SET OF TASKS:
- A) In the excerpt on ARM server processors, which well-funded startup is named as having run out of money?
- B) Return the portion of the ARM server excerpt between "But, server-side success" and "see short-term value.", inclusive.

EXCERPT:

[Start of section]

But, server-side success for ARM processors has been far from instant. Some very well-funded startups like Calxeda ended up running out of money. Some very large, competent and well-known companies have looked hard at the market, made significant investments, but ended up backing away for a variety of reasons, often completely unrelated to technical problems with what they were doing. AMD and Qualcomm are amongst the companies that have invested and then backed away, but the list is far longer. I saw the details behind some of this work and much of it was excellent. But new technology is hard. All companies, even very successful ones, need to focus their resources where they see the most value and often where they see short-term value.

I understand this, but it’s been difficult to watch so many projects fails. Some of these projects were massive investments and some of the work was very good. Nonetheless, as fast as projects were shut down, the opportunity remained obvious and, as a consequence, new investments were always being started. After nearly a decade, that’s still true. Many projects have started, almost the same number have been shut down, but the common element is that there are always many ARM Server investments underway.

In some ways it’s good that there continues to be deep investments in ARM server processors, but producing a winning part requires deep investment and patience. Much of the modern corporate world is only just “ok” at deep investments, and most are absolutely horrible at patience. Server processor development takes time, the ecosystem needs time to develop, and customers need time to adopt new technologies. Big changes never happen overnight and, without patience, they simply don’t happen at all.

[End of section]

ENTRIES PROVIDED:

[Start of section]

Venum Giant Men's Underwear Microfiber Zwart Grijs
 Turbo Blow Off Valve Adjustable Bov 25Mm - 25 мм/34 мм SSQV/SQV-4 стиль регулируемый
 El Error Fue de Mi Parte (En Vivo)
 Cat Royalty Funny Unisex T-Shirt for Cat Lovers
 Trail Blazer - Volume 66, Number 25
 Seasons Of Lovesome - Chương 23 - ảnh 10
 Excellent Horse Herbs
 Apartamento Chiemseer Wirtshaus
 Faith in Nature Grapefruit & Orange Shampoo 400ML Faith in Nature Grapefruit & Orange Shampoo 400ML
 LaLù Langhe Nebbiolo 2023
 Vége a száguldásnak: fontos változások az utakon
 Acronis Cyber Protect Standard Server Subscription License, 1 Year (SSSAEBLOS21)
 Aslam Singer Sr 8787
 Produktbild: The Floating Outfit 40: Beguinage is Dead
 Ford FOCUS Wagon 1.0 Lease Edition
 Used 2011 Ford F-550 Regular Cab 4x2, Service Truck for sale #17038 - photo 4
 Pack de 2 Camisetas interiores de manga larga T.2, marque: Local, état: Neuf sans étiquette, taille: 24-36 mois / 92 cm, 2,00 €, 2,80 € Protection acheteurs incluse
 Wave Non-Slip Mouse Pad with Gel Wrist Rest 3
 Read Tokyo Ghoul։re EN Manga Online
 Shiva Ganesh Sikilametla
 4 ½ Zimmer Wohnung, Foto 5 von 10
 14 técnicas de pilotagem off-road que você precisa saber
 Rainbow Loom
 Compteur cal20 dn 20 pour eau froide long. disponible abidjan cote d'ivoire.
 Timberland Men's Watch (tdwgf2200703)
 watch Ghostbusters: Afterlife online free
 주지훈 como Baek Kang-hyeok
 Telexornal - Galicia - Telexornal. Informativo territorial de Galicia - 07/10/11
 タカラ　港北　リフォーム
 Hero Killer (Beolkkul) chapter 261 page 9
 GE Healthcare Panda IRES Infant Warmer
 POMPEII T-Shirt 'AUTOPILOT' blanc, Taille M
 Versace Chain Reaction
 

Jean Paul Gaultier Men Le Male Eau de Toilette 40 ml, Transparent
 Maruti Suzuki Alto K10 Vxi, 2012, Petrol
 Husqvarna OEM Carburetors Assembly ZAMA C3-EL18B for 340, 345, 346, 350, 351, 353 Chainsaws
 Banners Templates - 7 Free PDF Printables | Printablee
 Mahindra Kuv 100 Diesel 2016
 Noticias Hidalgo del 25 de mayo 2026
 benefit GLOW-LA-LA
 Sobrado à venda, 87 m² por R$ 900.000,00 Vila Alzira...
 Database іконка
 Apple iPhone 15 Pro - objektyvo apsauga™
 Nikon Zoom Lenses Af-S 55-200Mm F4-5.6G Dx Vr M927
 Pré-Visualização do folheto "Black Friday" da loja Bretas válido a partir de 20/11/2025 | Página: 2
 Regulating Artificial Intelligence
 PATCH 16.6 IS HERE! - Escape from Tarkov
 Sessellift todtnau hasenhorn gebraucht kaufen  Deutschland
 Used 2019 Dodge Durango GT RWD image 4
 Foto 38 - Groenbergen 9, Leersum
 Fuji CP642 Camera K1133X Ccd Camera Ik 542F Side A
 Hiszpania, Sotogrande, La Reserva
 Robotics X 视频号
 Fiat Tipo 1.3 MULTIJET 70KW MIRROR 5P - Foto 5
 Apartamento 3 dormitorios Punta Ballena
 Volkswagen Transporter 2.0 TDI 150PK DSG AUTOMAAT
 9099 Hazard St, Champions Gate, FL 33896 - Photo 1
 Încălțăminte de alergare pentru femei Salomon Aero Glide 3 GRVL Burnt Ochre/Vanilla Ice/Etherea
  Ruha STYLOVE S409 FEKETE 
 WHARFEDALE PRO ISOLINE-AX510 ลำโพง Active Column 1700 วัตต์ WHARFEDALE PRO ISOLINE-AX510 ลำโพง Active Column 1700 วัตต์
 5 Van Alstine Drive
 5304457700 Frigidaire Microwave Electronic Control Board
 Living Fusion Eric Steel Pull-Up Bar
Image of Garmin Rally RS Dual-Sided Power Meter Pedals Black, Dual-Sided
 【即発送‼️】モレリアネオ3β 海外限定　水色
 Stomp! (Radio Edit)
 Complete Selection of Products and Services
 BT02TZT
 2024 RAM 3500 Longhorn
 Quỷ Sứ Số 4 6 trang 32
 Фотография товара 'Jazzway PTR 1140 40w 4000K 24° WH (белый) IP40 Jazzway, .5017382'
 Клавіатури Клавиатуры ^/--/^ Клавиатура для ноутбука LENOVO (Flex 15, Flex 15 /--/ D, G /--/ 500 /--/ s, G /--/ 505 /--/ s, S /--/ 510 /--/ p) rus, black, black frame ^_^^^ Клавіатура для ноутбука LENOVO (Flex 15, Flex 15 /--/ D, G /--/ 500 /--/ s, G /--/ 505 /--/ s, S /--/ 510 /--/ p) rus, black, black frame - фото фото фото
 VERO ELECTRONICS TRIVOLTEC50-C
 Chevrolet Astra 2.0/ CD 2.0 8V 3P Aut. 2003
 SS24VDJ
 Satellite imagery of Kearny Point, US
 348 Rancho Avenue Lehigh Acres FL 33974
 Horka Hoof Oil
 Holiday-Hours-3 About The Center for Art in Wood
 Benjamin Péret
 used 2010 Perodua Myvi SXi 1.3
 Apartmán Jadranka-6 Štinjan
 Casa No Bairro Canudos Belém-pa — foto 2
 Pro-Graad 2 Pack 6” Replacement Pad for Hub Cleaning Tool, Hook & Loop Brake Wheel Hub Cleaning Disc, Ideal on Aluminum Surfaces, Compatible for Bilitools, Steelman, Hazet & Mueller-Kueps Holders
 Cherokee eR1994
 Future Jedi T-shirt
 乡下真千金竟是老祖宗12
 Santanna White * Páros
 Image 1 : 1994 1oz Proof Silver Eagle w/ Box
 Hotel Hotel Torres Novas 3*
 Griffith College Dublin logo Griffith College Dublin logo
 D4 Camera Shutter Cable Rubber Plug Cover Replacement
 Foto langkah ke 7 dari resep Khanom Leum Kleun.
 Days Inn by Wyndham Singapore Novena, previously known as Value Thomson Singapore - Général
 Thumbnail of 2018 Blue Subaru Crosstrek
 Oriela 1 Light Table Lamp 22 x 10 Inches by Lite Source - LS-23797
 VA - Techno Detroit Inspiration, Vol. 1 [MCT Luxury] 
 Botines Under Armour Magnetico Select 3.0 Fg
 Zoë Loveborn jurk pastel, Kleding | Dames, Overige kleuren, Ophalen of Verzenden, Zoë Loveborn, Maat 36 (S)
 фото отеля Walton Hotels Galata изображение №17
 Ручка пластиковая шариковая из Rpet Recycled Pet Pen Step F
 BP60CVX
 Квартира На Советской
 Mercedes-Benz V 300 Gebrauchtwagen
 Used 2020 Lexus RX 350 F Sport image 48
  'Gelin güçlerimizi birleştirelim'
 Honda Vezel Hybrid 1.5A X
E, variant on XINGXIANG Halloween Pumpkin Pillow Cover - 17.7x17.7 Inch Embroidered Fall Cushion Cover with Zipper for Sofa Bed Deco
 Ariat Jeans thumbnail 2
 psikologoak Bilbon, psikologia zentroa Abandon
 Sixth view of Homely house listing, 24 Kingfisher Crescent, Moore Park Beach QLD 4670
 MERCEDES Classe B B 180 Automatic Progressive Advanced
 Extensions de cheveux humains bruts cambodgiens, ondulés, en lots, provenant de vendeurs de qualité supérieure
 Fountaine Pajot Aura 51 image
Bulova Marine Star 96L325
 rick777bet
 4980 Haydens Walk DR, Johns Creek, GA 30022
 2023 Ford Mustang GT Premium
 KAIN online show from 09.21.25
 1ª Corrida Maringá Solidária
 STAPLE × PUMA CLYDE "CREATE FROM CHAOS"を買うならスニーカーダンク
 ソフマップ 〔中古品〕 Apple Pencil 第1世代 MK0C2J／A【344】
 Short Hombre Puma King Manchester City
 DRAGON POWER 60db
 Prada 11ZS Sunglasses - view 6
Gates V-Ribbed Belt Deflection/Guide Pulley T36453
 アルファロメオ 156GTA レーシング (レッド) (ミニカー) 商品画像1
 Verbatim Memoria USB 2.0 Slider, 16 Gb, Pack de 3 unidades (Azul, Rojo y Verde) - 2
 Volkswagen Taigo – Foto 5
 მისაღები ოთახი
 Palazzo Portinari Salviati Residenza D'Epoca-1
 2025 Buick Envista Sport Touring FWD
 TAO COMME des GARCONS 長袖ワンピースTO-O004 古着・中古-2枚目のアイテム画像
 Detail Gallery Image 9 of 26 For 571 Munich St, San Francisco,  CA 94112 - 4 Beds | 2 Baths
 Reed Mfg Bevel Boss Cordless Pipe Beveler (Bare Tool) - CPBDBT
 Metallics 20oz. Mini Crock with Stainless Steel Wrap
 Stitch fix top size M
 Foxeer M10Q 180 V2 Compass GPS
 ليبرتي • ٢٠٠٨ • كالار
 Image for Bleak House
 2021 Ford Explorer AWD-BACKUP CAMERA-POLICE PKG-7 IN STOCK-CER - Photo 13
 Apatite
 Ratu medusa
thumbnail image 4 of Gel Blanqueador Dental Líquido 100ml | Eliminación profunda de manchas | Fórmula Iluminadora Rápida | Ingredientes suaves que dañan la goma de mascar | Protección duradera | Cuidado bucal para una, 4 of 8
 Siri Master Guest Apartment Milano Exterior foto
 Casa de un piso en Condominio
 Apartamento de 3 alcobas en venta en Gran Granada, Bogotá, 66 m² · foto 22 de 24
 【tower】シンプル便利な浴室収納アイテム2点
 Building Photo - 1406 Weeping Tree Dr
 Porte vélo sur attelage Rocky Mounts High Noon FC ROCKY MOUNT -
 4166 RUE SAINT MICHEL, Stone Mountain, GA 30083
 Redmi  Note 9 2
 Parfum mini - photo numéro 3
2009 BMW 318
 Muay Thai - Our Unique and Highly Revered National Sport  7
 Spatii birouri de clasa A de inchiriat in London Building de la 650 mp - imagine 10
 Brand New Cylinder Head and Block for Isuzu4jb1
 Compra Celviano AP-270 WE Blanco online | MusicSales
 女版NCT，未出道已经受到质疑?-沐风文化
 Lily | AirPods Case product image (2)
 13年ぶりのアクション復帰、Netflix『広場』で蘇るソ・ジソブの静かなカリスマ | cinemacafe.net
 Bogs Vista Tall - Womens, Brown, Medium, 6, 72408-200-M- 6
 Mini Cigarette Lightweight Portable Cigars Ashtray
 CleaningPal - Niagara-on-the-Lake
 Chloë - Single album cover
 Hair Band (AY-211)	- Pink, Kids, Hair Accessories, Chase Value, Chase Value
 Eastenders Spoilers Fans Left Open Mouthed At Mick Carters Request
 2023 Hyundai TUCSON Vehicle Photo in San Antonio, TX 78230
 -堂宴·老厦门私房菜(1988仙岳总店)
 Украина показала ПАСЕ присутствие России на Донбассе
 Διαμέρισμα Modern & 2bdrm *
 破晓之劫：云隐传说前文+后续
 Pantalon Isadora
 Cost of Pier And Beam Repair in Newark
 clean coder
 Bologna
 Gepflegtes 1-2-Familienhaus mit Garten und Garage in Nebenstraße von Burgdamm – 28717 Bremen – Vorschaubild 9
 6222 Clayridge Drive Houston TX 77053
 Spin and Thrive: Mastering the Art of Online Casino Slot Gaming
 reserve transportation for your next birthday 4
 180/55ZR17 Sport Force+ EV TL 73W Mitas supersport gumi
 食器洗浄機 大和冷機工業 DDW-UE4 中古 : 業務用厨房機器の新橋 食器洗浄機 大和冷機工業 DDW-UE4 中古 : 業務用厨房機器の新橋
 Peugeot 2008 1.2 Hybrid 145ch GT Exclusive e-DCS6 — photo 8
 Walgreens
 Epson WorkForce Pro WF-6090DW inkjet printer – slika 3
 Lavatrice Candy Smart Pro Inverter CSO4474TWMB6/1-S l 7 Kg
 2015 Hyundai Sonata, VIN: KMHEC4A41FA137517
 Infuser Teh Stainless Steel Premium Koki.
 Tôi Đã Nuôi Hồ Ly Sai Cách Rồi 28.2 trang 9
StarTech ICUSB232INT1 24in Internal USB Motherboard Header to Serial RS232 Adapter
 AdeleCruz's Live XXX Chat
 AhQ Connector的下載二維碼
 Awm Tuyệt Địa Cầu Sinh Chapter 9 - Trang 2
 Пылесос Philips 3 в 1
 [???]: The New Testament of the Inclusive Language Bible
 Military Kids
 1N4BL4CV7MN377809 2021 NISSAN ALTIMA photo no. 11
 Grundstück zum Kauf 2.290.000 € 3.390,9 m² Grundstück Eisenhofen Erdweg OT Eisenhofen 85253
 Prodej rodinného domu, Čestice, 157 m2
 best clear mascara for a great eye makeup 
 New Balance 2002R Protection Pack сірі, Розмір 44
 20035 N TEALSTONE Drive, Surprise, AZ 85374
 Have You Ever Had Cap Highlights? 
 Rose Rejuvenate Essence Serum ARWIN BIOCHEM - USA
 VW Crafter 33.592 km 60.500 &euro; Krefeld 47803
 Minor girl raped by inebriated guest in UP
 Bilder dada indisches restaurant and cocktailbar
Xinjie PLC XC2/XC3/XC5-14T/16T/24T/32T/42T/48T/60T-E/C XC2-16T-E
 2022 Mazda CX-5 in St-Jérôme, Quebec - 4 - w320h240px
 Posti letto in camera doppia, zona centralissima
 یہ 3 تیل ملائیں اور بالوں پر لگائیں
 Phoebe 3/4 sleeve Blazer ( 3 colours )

[End of section]

ANSWERS FOR THE TASKS:
- A) Calxeda

- B)
But, server-side success for ARM processors has been far from instant. Some very well-funded startups like Calxeda ended up running out of money. Some very large, competent and well-known companies have looked hard at the market, made significant investments, but ended up backing away for a variety of reasons, often completely unrelated to technical problems with what they were doing. AMD and Qualcomm are amongst the companies that have invested and then backed away, but the list is far longer. I saw the details behind some of this work and much of it was excellent. But new technology is hard. All companies, even very successful ones, need to focus their resources where they see the most value and often where they see short-term value.